Que pouvait penser notre prêtre ? vivre ce qu’il avait surpris. Se réjouir comme moi de la possibilité qu’autrui nous gratifie tellement par un seul instant d’apparition et en y ajoutant plus une réplique, un acquiescement qu’une durée ? Vérifier tranquillement la force en lui du sacrement initial pour un état lui interdisant, sans cependant l’en faire souffrir, d’en imaginer un autre.
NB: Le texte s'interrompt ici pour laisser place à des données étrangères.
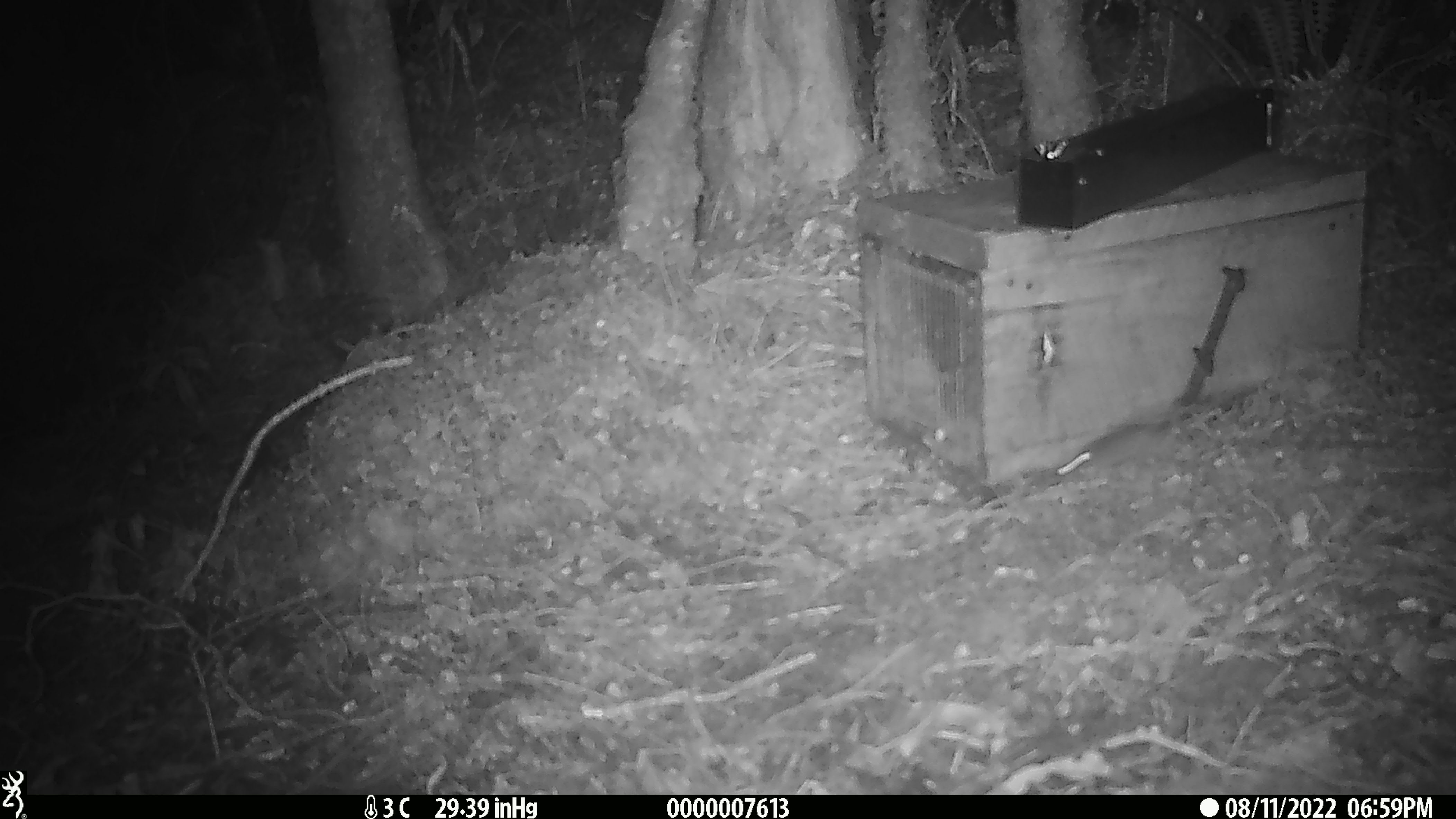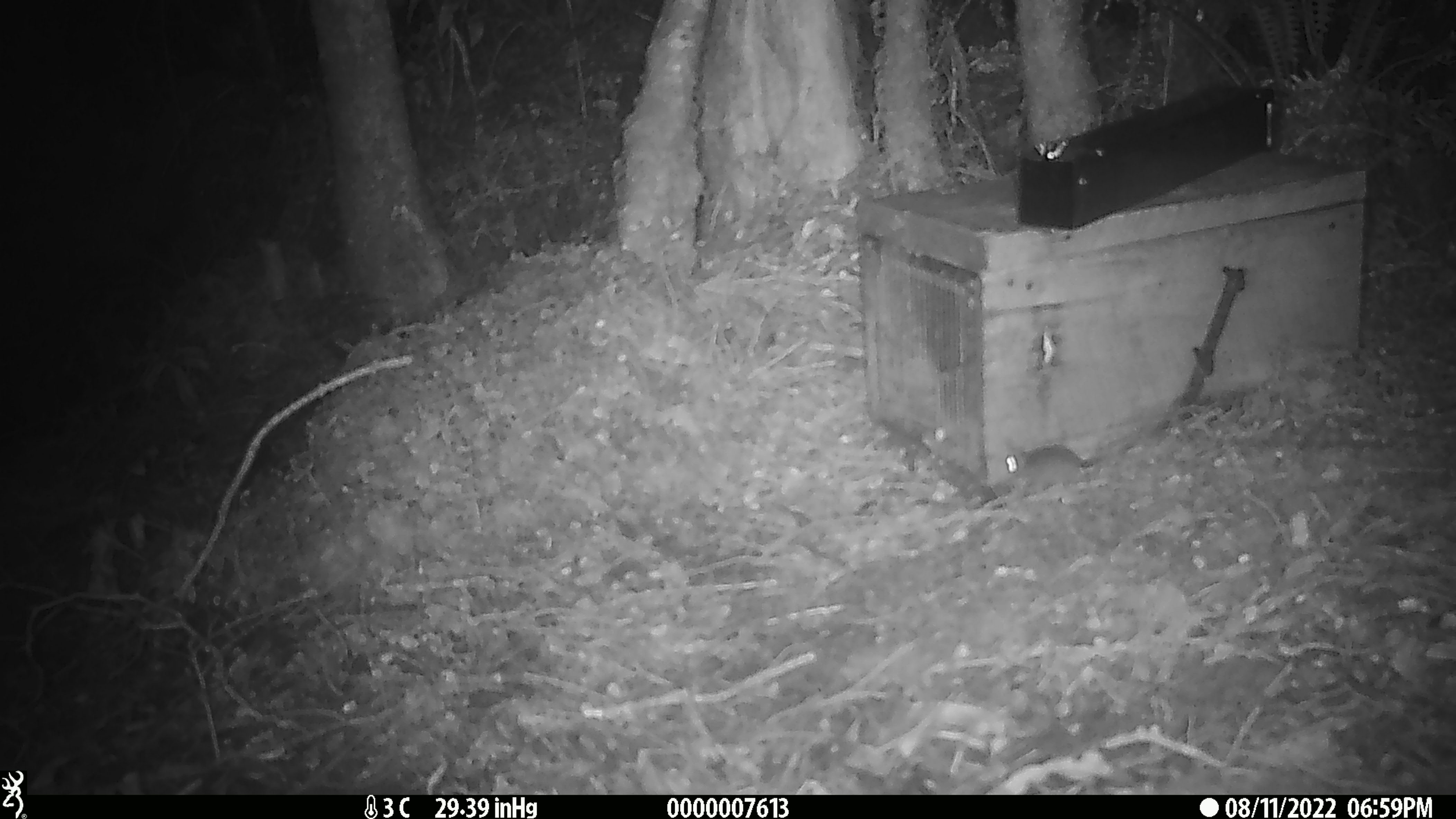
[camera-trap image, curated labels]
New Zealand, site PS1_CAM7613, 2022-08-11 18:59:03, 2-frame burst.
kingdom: Animalia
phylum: Chordata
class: Mammalia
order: Rodentia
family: Muridae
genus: Mus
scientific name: Mus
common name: mouse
Mouse (Mus).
Pourrai-je vérifier si, en lui, c’est un choix, une préférence ou de la prudence ? J’ai tenté souvent d’écrire ce que je venais de vivre, ainsi emporté jusqu’au souhait indicible qui ne s’exauçait pas à cause de l’autre, ai-je cru longtemps, à cause de moi, ce que je comprends maintenant. Mais j’ai bien plus densément entendu la respiration de religieux voués au tout autre qu’ils me faisaient seulement cotoyer ou ce hoquet de larmes que je devinais sans qu’elles perlent, larmes de celles et ceux qui ne suscitent pas la rencontre.

Situation que j’ai vécue, au point que ce fut le rythme-même de ma vie, en tête à tête avec qui ne me voulait pas ou me quittait.

Ainsi se groupent et se retrouvent les personnages dont beaucoup allaient lui revenir quand il identifierait les premiers à se manifester pour la revue, appelée à résoudre cette crise, désormais insupportable.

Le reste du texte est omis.